→ PASSAGE
Healing Grounds: Liz Carlisle On The Deep Roots Of Regenerative Farming

Regenerative farming has hit the mainstream, as manufacturers, retailers and investors look for ways to mitigate climate change through a better food system. At the most basic level, regenerative agriculture intends to mitigate climate change by sequestering carbon in the soil. But with recent events highlighting the need to address racial injustices and redefine the roles of workers in the food system, there is so much more to consider with regenerative farming. Healing Grounds by Liz Carlisle is an excellent place to start this conversation.

Liz Carlisle is an Assistant Professor in the Environmental Studies Program at UC Santa Barbara, where she teaches courses on food and farming. She has written three books about regenerative farming and agroecology: Lentil Underground (2015), Grain by Grain (2019, with co-author Bob Quinn), and most recently, Healing Grounds: Climate, Justice, and the Deep Roots of Regenerative Farming (2022).

Errol Schweizer: What motivated you to write Healing Grounds: Climate, Justice and The Deep Roots Of Regenerative Farming? 

Liz Carlisle: Food and agriculture is responsible for a quarter to a third of greenhouse gas emissions. And yet you can imagine a world in which it's actually a climate solution. And so I've always been drawn to farmers who are trying to make this shift. How do we take agriculture, which on this continent is so clearly a climate problem and shift it to a climate solution? But something that really struck me when regenerative agriculture started to get a lot of attention in the mainstream a few years ago is the response from the research community, from my colleagues in academic institutions and nonprofits that work on this and even a lot of the farmers engaged in it. On the one hand, you had some people who were so excited about regenerative agriculture as a climate solution. But then, on the other hand, I started seeing a lot of people in the research community saying, wait, hang on a minute here. This sounds like a lot of marketing hype, it might just be smoke and mirrors. So I was really puzzled and really curious. Why is there this big gap between some people who think regenerative agriculture is a really important part of the climate solution and other people who feel like this is something that the big food companies are using to greenwash their products? So what got me started researching this book is this question, is regenerative agriculture really a powerful climate solution? 

ES: Why the focus on regenerative as opposed to organic?

→ WHAT YOU NEED TO DO
1. Decide whether each statement agrees with the regenerative farming interview, answering yes or no and quoting the words from the interview that settle it. (a) Liz Carlisle teaches at UC Santa Barbara. (b) Grain by Grain was written without a co-author. (c) Carlisle says food and agriculture produce more than half of greenhouse gas emissions.
2. Go on with the regenerative farming interview, starting right after its last line.

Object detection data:
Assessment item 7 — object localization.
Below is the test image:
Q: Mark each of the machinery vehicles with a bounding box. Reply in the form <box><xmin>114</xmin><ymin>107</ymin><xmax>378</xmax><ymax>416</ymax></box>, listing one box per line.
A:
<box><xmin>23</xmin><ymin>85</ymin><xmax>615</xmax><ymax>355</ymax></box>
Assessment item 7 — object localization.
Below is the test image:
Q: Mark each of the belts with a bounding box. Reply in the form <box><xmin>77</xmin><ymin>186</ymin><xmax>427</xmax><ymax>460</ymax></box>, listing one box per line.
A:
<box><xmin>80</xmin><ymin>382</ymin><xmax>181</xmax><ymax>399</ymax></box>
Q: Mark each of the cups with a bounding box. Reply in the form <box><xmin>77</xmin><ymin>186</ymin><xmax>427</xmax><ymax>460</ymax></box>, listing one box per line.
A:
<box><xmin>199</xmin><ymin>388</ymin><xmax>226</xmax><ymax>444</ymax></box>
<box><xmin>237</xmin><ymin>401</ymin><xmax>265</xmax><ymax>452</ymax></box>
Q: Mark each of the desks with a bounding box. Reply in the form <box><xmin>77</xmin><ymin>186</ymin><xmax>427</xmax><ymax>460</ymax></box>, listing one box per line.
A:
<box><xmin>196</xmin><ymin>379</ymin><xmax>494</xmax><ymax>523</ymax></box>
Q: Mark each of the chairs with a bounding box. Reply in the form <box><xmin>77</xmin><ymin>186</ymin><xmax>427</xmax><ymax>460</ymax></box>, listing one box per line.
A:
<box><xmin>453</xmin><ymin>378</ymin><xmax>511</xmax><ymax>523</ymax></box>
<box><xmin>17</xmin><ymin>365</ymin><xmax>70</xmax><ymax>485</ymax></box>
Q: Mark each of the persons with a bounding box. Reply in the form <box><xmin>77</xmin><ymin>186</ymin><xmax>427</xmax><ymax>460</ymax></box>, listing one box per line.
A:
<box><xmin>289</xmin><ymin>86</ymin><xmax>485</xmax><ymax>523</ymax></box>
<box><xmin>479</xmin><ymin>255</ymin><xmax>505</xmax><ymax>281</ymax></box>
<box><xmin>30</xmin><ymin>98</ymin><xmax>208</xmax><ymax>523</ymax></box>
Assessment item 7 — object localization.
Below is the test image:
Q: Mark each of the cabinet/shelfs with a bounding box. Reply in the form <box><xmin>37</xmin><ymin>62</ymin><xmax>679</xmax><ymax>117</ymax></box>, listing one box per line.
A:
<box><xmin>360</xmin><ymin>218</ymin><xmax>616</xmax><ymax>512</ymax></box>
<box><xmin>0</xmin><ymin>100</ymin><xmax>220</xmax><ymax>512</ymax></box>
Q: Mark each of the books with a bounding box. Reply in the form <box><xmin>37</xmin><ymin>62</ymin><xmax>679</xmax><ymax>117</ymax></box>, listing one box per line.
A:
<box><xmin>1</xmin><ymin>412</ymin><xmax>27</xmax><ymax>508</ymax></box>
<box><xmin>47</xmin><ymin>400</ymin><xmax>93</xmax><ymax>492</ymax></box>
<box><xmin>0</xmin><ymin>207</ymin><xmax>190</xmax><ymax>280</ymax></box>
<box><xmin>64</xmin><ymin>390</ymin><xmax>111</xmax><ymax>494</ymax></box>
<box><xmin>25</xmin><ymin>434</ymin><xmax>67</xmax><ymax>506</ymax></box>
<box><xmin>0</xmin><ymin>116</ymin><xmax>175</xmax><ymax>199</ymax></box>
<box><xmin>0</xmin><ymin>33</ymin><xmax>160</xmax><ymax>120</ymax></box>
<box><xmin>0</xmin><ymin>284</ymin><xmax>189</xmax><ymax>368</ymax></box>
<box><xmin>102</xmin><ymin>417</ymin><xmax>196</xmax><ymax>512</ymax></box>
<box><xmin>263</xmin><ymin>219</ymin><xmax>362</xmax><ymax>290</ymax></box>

→ ANSWERS FOR THE EXERCISE
1.
(a) Yes: "Assistant Professor in the Environmental Studies Program at UC Santa Barbara"
(b) No: "Grain by Grain (2019, with co-author Bob Quinn)"
(c) No: "responsible for a quarter to a third of greenhouse gas emissions"

2.
LC: I have done a lot of work in the organic community and I would consider myself a part of the organic community. My first book, Lentil Underground, came out of just beautiful, life-changing conversations with folks in my home state of Montana who were part of starting the organic movement in that part of the world and for whom organic was the way they saved their farms and their rural communities. And so I think that story about the organic movement is really important. I learned a lot in those conversations about the role of agricultural chemicals and the businesses that manufacture them in shaping the way agriculture developed over the past 50 to 75 years. But I'd been left with these questions, was that really the beginning of extractive agriculture? Did it really start in the mid-20th century? And in researching this book, I found deeper origins of extractive agriculture in this country.

ES: And so when you're considering extractive practices in the U.S. food system, what is the significance of land and land stewardship?

LC: The observation that a lot of the organic farmers were making was that the dominant industrial agriculture system in the U.S. is extractive. It's extracting from the land, it's extracting from rural communities, it’s extracting from rural economies. And so I think people have started rallying around this word regenerative because that clearly describes the action that people want to take to reverse this logic of extraction and instead start giving back to the land, start giving back to community and, from a food sovereignty perspective, starting to reclaim land and community and the ability for communities to feed themselves.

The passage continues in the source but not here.